§ PROBLEM REQUIREMENTS
Give every percentage figure in the passage on the Algo matchmaking platform, each with what it measures.

§ PASSAGE SHOWN
The idea for a matchmaking AI platform stemmed from the challenge of meeting people, particularly for religious Zionists. Dating websites and friends who act as matchmakers are the only available avenues.
“Friends don’t have particularly (great) accuracy or many options. The problem with dating sites is that many singles felt they have to ‘sell themselves’ as if they were a product. There is no feeling of intimacy in the whole process,” said Yoni Elitzur, Algo’s business development manager, in the Jerusalem Post.
The platform can be accessed via WhatsApp or iMessage apps. The bot asks 84 detailed personality questions of each client. The answers are then fed into an algorithm, which evaluates responses and identifies a potential match from its user database.
After a match has been identified, the bot sends profiles to both users to see if they’re open to meeting. The software is trained to suggest dates with the highest chance of compatibility. The model was based on studies of personalities and patterns found in happy marriages among Jewish partners.
The bot’s job doesn’t end there, however. As the matched couples proceed to get to know each other, the bot requests updates on their status.
In the future, Algo plans to provide coaching tools so users can work on traits that will raise the probability of a successful relationship. The organization also wants to dole out advice to couples and individuals. Secular and ultra-Orthodox groups are interested in trying Algo.
Of the 16,533 users who signed up for Algo in the proof-of-concept stage, 99.6% completed all the questions. In the first nine months since the platform was introduced to the public, there have been 20 engagements. If a match wasn’t successful, a whopping 98% of the clients tried Algo again to find another date.
Founder Dvir Kahana wanted to make it easier for Jews with similar interests to find each other. Kahana, the former director general of Israel’s Diaspora Affairs Ministry, leads a group of 50 volunteers who run Algo. The impetus for the project is his concern about the rise of U.S. Jews who married non-Jewish spouses. Since 2010, 61 percent intermarried, according to a Pew Research survey.

§ AVAILABLE DATA

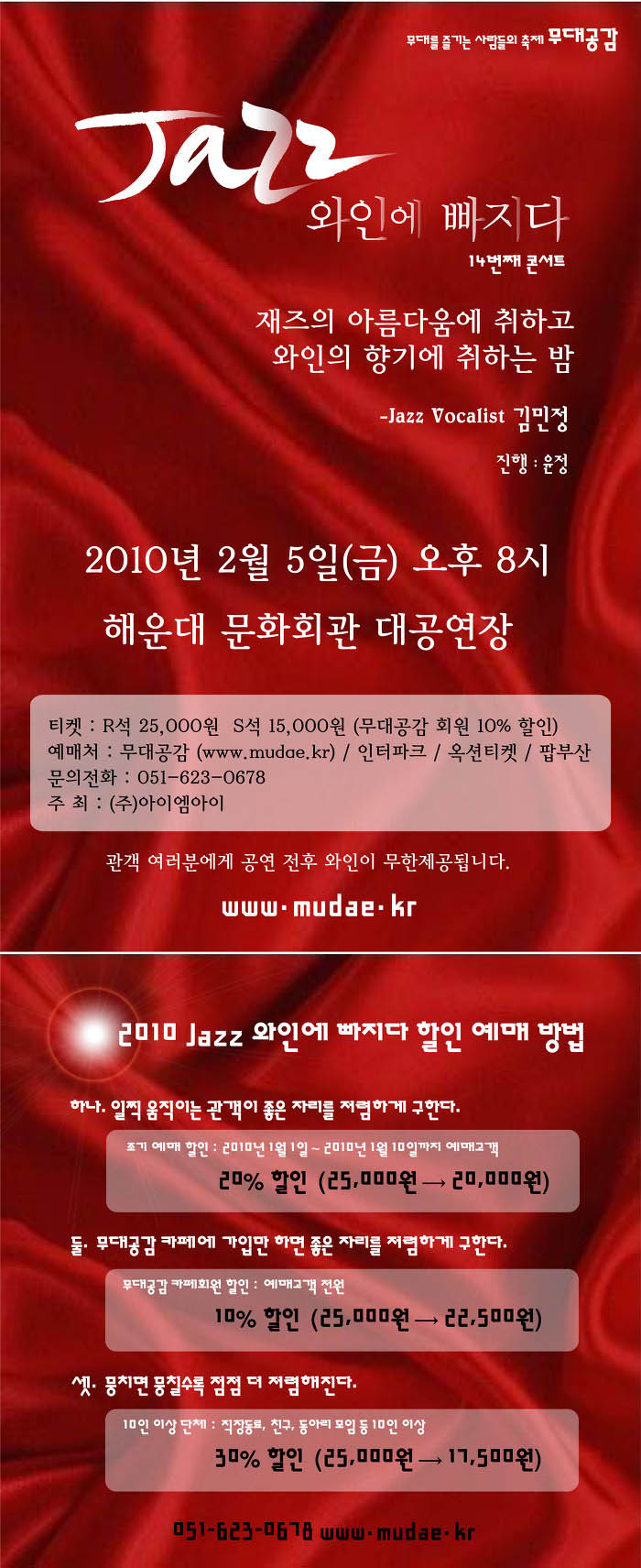와인에 빠지다 이미지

§ SOLUTION FOR THIS EXERCISE
- 99.6%: the share of the 16,533 proof-of-concept users who completed all the questions
- 98%: the share of clients who tried Algo again after an unsuccessful match
- 61 percent: the share of U.S. Jews who have intermarried since 2010, according to a Pew Research survey